Source extract:
◇ ◇ ◇

The story is considered to be one of the most popular of the One Thousand and One Nights compilation. As such, the tale has been reprinted several times, sometimes with different titles:

- The Story of the Two Envious Sisters;
- The Story of Two Sisters Who Were Jealous of Their Younger Sister;
- Farizade au sourire de rose (Farizade with the Rose's Smile);
- Perizade and the Speaking Bird;
- The Story of the Speaking Bird;
- The Talking Bird, the Singing Tree, and the Golden Water;
- The Story of Princess Parizade, or The Talking Bird, the Singing Tree, and the Yellow Water;
- The Story of Princess Periezade, and The Speaking Bird, the Singing Tree, and the Golden Water.

In an English language translation titled The Story of the Envious Sisters, the story is set in Ispahan, and the three royal children are named Amrou, Keder and Gulnare.

19th century theologue Johann Andreas Christian Löhr wrote a German translation of the tale titled Geschwisterliebe, oder die drei Königskinder ("Brotherly Love, or, The Three King's Children").

In another German translation by editor Franz Otto Spamer, titled Der Wundergarten oder die drei Königskinder ("The Gardern of Wonders, or the Three Royal Children"), the king's name is rewritten as Mahmud Hafiz.

Author James Riordan translated the tale into English as Gulnara, the Brave and Clever Maiden, keeping "Bahman" and "Perviz" as the princes' names, and naming the girl Gulnara, instead of "Perizade", and the emperor of Persia "Shah Khunoo".

◇ ◇ ◇

Data:
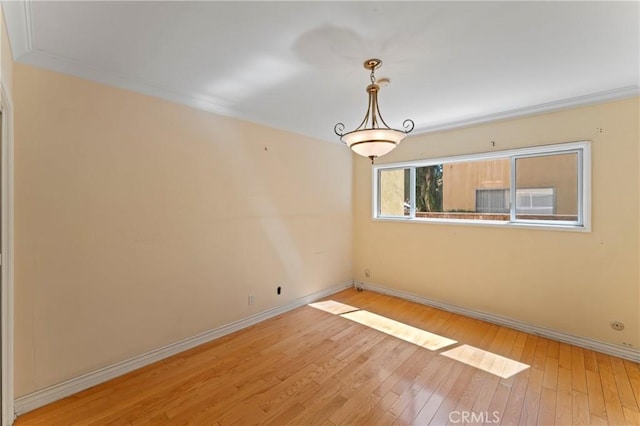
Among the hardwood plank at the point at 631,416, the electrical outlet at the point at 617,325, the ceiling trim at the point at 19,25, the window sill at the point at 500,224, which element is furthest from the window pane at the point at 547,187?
the ceiling trim at the point at 19,25

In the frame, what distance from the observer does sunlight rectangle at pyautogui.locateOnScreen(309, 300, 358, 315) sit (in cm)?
367

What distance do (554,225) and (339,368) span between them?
2.68m

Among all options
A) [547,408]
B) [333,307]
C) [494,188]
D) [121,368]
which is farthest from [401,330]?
[121,368]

◇ ◇ ◇

Task item: Can you transcribe the passage on the tale's titles and translations from "19th century theologue" to "as Mahmud Hafiz.", word for word?

Response area:
19th century theologue Johann Andreas Christian Löhr wrote a German translation of the tale titled Geschwisterliebe, oder die drei Königskinder ("Brotherly Love, or, The Three King's Children").

In another German translation by editor Franz Otto Spamer, titled Der Wundergarten oder die drei Königskinder ("The Gardern of Wonders, or the Three Royal Children"), the king's name is rewritten as Mahmud Hafiz.